* BEGIN *
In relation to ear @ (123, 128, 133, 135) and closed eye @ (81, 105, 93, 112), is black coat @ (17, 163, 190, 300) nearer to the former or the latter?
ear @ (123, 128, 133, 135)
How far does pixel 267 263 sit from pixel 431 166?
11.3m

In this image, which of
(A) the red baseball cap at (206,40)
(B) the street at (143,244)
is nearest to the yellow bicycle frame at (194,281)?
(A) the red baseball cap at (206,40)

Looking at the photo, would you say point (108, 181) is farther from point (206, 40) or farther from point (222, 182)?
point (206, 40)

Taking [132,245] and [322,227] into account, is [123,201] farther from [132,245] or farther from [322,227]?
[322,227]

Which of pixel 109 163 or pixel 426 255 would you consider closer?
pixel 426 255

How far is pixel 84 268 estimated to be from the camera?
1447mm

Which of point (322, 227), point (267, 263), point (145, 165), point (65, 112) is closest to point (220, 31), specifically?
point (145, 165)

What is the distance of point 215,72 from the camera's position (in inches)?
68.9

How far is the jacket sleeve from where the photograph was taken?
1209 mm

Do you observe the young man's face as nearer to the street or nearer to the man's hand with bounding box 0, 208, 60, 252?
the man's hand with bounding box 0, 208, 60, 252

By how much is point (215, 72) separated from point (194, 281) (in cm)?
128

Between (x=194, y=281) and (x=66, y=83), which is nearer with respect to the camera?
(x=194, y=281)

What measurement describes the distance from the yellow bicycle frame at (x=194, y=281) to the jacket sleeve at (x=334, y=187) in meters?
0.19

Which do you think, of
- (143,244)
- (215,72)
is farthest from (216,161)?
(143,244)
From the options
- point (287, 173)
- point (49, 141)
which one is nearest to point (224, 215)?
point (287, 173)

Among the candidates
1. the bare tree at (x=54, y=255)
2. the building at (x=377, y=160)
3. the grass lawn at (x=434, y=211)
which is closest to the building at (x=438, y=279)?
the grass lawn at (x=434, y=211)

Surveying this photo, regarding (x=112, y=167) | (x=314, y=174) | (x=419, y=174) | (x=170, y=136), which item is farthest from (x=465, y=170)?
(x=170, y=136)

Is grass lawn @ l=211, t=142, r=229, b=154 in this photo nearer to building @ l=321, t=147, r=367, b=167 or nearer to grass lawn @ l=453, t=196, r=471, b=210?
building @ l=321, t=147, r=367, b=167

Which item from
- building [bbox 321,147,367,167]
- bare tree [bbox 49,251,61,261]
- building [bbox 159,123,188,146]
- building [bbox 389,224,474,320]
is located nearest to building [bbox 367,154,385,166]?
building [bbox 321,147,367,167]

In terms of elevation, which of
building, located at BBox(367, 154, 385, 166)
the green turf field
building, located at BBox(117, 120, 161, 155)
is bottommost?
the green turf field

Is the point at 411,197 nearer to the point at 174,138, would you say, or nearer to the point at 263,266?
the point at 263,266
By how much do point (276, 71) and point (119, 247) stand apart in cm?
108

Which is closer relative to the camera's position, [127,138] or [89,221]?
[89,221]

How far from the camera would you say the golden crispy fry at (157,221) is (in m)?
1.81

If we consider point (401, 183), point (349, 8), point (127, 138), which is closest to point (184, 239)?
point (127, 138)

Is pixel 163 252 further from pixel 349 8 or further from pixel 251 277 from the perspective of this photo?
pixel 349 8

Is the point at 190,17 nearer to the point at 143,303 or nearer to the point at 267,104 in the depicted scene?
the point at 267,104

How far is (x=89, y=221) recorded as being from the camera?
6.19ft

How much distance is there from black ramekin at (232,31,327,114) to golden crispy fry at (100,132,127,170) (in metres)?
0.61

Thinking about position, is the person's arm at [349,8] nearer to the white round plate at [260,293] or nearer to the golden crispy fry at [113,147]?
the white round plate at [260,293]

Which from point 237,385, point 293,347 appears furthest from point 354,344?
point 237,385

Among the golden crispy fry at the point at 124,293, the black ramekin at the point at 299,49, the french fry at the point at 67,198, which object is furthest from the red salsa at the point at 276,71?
* END *
● WHAT THE TASK ASKS
The records above should be duplicated in full, exactly as given.

● TASK SOLUTION
In relation to ear @ (123, 128, 133, 135) and closed eye @ (81, 105, 93, 112), is black coat @ (17, 163, 190, 300) nearer to the former or the latter?
ear @ (123, 128, 133, 135)
How far does pixel 267 263 sit from pixel 431 166?
11.3m

In this image, which of
(A) the red baseball cap at (206,40)
(B) the street at (143,244)
is nearest to the yellow bicycle frame at (194,281)?
(A) the red baseball cap at (206,40)

Looking at the photo, would you say point (108, 181) is farther from point (206, 40) or farther from point (222, 182)?
point (206, 40)

Taking [132,245] and [322,227] into account, is [123,201] farther from [132,245] or farther from [322,227]?
[322,227]

Which of pixel 109 163 or pixel 426 255 would you consider closer?
pixel 426 255

How far is pixel 84 268 estimated to be from the camera?
1447mm

Which of point (322, 227), point (267, 263), point (145, 165), point (65, 112) is closest to point (220, 31), specifically?
point (145, 165)

What is the distance of point 215,72 from the camera's position (in inches)?
68.9

How far is the jacket sleeve from where the photograph was taken?
1209 mm

Do you observe the young man's face as nearer to the street or nearer to the man's hand with bounding box 0, 208, 60, 252?
the man's hand with bounding box 0, 208, 60, 252

By how much is point (215, 72) separated from point (194, 281) (in cm)?
128

Between (x=194, y=281) and (x=66, y=83), which is nearer with respect to the camera?
(x=194, y=281)

What measurement describes the distance from the yellow bicycle frame at (x=194, y=281) to the jacket sleeve at (x=334, y=187) in meters?
0.19

Which do you think, of
- (143,244)
- (215,72)
is farthest from (216,161)?
(143,244)
From the options
- point (287, 173)
- point (49, 141)
which one is nearest to point (224, 215)?
point (287, 173)

Among the candidates
1. the bare tree at (x=54, y=255)
2. the building at (x=377, y=160)
3. the grass lawn at (x=434, y=211)
which is closest to the building at (x=438, y=279)?
the grass lawn at (x=434, y=211)

Surveying this photo, regarding (x=112, y=167) | (x=314, y=174) | (x=419, y=174) | (x=170, y=136), which item is farthest from (x=465, y=170)?
(x=170, y=136)

Is grass lawn @ l=211, t=142, r=229, b=154 in this photo nearer to building @ l=321, t=147, r=367, b=167 or nearer to grass lawn @ l=453, t=196, r=471, b=210?
building @ l=321, t=147, r=367, b=167

Which item from
- building [bbox 321,147,367,167]
- bare tree [bbox 49,251,61,261]
- building [bbox 159,123,188,146]
- building [bbox 389,224,474,320]
is located nearest to building [bbox 367,154,385,166]?
building [bbox 321,147,367,167]

In terms of elevation, which of
building, located at BBox(367, 154, 385, 166)
the green turf field
building, located at BBox(117, 120, 161, 155)
is bottommost?
the green turf field

Is the point at 411,197 nearer to the point at 174,138, would you say, or nearer to the point at 263,266?
the point at 263,266
By how much do point (276, 71) and point (119, 247) stand apart in cm?
108

Which is closer relative to the camera's position, [127,138] or [89,221]?
[89,221]

How far from the camera would you say the golden crispy fry at (157,221) is (in m)?
1.81

If we consider point (401, 183), point (349, 8), point (127, 138), which is closest to point (184, 239)?
point (127, 138)

Is pixel 163 252 further from pixel 349 8 or further from pixel 251 277 from the perspective of this photo?
pixel 349 8

Is the point at 190,17 nearer to the point at 143,303 or nearer to the point at 267,104 in the depicted scene?
the point at 267,104

How far is (x=89, y=221) recorded as being from the camera?
6.19ft

How much distance is there from black ramekin at (232,31,327,114) to golden crispy fry at (100,132,127,170) (in metres)?
0.61

Thinking about position, is the person's arm at [349,8] nearer to the white round plate at [260,293] or nearer to the golden crispy fry at [113,147]?
the white round plate at [260,293]

Which from point 237,385, point 293,347 appears furthest from point 354,344?
point 237,385

Among the golden crispy fry at the point at 124,293, the black ramekin at the point at 299,49, the french fry at the point at 67,198, which object is furthest from the red salsa at the point at 276,71?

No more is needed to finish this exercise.